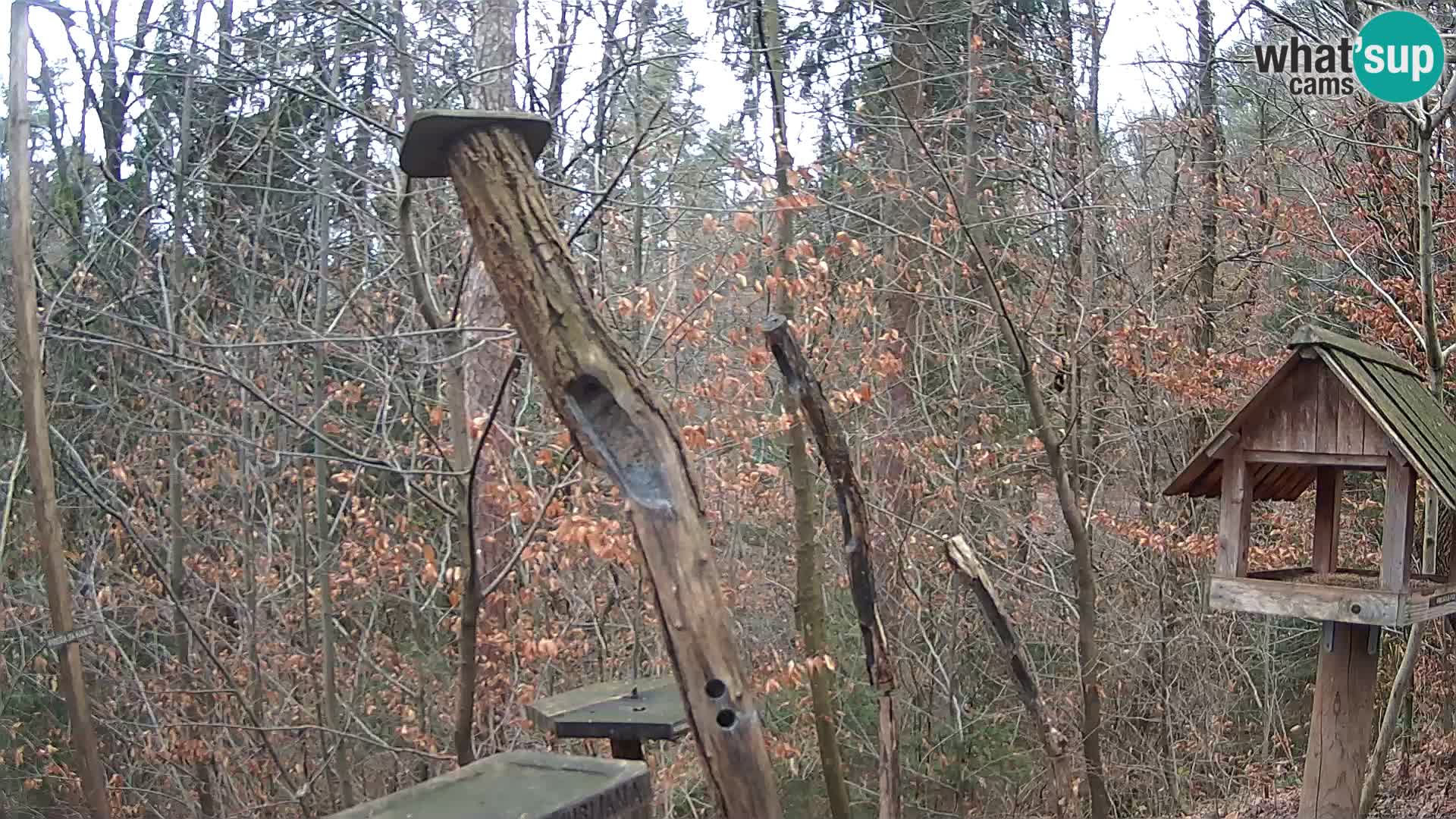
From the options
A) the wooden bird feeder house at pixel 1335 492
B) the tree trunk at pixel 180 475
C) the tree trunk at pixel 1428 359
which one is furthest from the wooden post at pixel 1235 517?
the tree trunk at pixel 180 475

*****

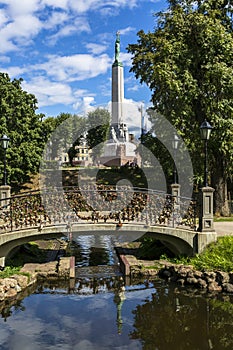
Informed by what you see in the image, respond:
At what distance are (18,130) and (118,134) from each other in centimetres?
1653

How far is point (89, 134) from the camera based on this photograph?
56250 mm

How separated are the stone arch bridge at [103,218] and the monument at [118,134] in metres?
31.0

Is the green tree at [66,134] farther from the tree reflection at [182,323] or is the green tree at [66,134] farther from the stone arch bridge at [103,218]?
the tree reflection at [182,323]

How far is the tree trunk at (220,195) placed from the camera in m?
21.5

*****

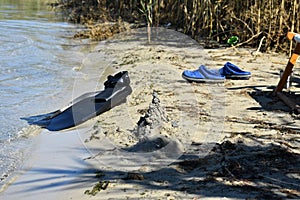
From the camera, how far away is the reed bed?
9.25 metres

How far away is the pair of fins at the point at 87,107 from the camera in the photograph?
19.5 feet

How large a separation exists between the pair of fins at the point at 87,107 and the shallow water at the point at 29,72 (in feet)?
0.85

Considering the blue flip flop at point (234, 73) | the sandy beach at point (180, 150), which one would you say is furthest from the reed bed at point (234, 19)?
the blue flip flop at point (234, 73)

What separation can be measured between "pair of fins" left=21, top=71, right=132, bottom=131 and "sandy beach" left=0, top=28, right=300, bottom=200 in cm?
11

*****

Locate every line in the entries above that contains the string "separation" and copy each of those lines. Treat uppercase and lowercase letters as different.

SOLUTION FOR THIS PROBLEM:
How large a separation exists between the pair of fins at the point at 87,107 and the shallow water at the point at 29,72 (in feet)?
What separation can be measured between "pair of fins" left=21, top=71, right=132, bottom=131 and "sandy beach" left=0, top=28, right=300, bottom=200 in cm?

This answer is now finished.